The AIRR Data Commons

One of the goals of both the AIRR Community and the iReceptor Project is to make it easy for researchers to find, share, compare, and reuse AIRR-seq data (antibody/B-cell and T-cell receptor repertoires). Two main initiatives developed by the AIRR Community support these goals. First, the MiAIRR Standard is a set of standards and protocols for curating and sharing these complicated and immense repertoire repositories. Second, the AIRR Data Commons (ADC) is a distributed system of AIRR-seq data repositories that follow these standards, thus utilizing a common data model, a common query language, and common interoperability formats for storage, query, and downloading of AIRR-seq data. The iReceptor project provides a science gateway that makes that sharing a reality for our users.

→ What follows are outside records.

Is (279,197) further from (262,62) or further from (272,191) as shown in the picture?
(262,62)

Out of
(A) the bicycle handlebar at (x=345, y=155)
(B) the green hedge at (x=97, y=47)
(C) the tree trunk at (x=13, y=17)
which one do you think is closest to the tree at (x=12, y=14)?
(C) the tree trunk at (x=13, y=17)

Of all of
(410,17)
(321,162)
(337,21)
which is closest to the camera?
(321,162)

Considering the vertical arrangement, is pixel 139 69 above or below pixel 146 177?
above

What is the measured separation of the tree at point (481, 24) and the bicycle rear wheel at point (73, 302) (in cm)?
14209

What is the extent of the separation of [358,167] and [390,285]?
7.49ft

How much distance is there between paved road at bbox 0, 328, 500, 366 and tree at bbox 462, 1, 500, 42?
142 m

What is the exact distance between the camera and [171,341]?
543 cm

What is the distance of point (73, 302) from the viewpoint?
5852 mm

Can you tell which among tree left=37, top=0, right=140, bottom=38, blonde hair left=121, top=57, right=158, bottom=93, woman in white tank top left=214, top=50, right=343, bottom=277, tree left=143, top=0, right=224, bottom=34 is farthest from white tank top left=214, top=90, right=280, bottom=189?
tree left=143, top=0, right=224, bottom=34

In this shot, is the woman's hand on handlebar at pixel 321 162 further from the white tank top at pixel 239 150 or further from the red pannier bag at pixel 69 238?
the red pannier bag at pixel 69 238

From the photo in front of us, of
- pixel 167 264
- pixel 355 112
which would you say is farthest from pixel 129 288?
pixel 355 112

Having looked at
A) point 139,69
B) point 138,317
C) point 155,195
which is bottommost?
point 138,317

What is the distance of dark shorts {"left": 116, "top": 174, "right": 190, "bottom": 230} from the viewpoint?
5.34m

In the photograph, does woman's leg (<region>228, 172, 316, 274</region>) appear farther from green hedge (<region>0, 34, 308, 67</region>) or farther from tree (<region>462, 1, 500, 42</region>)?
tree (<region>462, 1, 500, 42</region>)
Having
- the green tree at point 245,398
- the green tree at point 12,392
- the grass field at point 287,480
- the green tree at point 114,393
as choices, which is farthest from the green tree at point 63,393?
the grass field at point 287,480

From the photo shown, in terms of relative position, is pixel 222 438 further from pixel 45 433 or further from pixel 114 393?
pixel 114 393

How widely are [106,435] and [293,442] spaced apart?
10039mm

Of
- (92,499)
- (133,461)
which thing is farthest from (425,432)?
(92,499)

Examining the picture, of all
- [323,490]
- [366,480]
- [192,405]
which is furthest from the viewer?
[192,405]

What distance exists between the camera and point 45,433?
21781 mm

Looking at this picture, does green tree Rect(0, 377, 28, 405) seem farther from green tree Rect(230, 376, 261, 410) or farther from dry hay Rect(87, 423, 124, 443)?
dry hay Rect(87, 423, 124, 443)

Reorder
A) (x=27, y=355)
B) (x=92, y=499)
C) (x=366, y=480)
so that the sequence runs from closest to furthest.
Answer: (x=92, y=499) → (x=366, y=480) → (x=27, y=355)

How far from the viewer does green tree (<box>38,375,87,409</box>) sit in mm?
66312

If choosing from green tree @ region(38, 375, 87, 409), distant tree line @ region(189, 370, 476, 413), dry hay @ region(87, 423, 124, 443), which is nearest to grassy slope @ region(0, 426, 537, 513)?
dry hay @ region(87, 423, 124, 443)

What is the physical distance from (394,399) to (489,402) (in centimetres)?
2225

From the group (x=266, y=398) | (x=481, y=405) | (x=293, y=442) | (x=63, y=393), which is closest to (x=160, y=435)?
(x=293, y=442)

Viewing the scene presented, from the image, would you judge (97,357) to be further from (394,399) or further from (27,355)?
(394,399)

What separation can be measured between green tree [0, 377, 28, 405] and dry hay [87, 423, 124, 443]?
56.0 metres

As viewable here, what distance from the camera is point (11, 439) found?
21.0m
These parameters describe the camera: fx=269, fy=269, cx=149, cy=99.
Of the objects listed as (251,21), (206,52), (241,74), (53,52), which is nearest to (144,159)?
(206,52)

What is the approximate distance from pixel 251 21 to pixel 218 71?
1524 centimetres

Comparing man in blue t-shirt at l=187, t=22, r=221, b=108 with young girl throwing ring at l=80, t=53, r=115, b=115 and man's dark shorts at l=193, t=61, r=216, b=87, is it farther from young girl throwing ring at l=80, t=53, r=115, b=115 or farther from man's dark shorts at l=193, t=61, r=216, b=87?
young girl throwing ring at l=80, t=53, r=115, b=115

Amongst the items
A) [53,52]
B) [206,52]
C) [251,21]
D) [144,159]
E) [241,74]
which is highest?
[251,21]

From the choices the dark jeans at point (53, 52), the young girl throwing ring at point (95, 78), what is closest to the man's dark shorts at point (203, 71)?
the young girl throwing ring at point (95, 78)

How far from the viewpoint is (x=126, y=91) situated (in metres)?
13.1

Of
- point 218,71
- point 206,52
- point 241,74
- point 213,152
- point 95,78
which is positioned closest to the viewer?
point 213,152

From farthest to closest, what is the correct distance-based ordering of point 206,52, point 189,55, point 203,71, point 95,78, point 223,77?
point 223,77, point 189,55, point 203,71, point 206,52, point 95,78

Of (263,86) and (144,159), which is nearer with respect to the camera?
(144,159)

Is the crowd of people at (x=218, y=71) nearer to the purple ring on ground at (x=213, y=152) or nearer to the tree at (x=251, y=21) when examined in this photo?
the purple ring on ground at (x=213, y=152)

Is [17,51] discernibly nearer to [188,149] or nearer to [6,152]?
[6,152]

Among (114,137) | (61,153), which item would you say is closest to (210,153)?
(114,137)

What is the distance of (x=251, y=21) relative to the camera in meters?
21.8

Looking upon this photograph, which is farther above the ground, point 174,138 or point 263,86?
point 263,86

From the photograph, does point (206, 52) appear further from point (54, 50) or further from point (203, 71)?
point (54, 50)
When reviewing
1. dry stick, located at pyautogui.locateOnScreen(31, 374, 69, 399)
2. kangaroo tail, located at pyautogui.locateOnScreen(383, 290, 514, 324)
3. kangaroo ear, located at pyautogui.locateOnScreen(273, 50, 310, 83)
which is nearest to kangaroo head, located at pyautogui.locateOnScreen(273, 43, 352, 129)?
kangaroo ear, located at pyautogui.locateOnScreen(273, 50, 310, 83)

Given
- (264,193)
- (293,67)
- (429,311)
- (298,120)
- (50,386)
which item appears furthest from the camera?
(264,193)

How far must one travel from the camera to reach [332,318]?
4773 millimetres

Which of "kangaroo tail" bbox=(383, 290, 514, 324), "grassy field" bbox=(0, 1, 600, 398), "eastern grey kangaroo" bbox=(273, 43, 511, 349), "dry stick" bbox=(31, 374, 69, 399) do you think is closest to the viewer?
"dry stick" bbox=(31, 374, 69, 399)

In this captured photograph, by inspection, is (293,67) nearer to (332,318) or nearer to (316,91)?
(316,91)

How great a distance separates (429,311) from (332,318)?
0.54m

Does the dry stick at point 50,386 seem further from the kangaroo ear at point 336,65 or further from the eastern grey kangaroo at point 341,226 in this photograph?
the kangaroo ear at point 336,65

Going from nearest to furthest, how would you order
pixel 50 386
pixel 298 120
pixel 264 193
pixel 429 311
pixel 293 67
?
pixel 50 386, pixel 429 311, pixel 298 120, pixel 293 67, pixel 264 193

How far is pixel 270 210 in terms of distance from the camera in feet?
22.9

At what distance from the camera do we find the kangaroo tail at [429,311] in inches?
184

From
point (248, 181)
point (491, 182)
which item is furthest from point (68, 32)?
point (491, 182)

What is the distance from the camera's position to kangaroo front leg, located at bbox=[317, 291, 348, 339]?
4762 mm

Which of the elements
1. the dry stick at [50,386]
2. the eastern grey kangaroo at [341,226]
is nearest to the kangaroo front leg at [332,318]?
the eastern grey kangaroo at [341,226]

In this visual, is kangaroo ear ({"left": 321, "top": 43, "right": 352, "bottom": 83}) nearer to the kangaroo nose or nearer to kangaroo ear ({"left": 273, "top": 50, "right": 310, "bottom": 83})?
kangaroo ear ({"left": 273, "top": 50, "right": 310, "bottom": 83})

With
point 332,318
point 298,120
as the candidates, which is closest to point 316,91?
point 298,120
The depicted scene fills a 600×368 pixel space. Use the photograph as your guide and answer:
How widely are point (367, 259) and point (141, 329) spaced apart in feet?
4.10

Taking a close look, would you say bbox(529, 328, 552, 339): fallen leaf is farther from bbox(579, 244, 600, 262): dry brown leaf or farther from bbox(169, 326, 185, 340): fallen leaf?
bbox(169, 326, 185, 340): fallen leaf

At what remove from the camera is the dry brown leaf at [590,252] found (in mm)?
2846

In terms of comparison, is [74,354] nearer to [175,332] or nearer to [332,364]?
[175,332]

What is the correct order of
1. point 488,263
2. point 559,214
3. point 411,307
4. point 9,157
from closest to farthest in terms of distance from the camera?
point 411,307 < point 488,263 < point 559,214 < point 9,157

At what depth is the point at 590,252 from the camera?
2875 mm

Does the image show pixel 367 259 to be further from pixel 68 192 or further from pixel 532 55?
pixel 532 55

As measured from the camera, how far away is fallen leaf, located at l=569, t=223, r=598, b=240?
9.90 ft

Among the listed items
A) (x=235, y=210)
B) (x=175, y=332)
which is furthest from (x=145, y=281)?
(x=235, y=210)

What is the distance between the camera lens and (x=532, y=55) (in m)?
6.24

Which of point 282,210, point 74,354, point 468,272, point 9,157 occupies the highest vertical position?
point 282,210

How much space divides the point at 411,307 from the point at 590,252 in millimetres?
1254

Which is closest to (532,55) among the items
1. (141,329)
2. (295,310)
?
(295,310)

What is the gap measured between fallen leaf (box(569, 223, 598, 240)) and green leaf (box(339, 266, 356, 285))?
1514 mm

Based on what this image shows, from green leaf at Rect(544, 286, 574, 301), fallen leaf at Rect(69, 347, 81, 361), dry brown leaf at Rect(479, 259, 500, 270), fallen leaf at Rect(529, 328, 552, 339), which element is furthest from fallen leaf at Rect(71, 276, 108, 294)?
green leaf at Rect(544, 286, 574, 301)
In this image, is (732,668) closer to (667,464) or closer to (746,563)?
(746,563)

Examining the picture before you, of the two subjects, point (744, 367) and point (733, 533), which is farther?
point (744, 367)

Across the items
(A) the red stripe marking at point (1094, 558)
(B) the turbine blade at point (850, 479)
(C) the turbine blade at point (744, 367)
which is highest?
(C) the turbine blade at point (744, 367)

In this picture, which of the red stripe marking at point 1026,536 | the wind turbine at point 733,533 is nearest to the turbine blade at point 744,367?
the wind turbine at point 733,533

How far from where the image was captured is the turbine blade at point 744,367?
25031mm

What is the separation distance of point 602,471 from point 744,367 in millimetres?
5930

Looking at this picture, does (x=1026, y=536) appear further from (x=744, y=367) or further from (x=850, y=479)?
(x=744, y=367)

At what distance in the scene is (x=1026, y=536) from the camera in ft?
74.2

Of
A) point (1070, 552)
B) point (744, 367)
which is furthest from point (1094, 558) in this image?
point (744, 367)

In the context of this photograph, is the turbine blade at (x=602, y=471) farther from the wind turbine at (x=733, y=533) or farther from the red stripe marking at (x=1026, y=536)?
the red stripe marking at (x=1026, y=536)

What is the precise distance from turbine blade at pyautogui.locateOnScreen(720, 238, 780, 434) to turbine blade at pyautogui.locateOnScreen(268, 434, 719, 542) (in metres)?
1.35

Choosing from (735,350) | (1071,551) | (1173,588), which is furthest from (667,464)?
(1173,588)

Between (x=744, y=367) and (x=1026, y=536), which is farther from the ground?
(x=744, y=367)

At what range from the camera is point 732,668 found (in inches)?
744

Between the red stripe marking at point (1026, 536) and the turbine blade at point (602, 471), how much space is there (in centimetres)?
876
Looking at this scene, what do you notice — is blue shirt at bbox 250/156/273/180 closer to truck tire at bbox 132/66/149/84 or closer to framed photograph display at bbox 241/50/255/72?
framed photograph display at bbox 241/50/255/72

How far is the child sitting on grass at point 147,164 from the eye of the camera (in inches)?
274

Our implementation consists of three fundamental components:

  1. a database software stack for storing AIRR-seq data (the iReceptor Turnkey Repository),
  2. a web based API for querying such an AIRR-seq repository (the iReceptor Web API), and
  3. the iReceptor Scientific Gateway, a scientific web portal which can query one or more distributed AIRR-seq repositories to find, explore, and analyze the data in those repositories.

Rather than create a single, large repository, our goal is to federate many large, distributed repositories. The two driving reasons for the distributed repository approach are:

  1. It is not practical to expect a single central repository to scale to the size that will be required by the continually growing number of AIRR-seq studies and the amount of AIRR-seq data that those studies generate.
  2. Due to data privacy and ethics requirements, data stewards need to control and manage their own data and will be reluctant to upload their data to an external repository.

Rather than a small number of large repositories, we envision many (10s or 100s) of institutional AIRR-seq data repositories, each managed and controlled by a local data steward, connected together in what we call the “AIRR Data Commons”.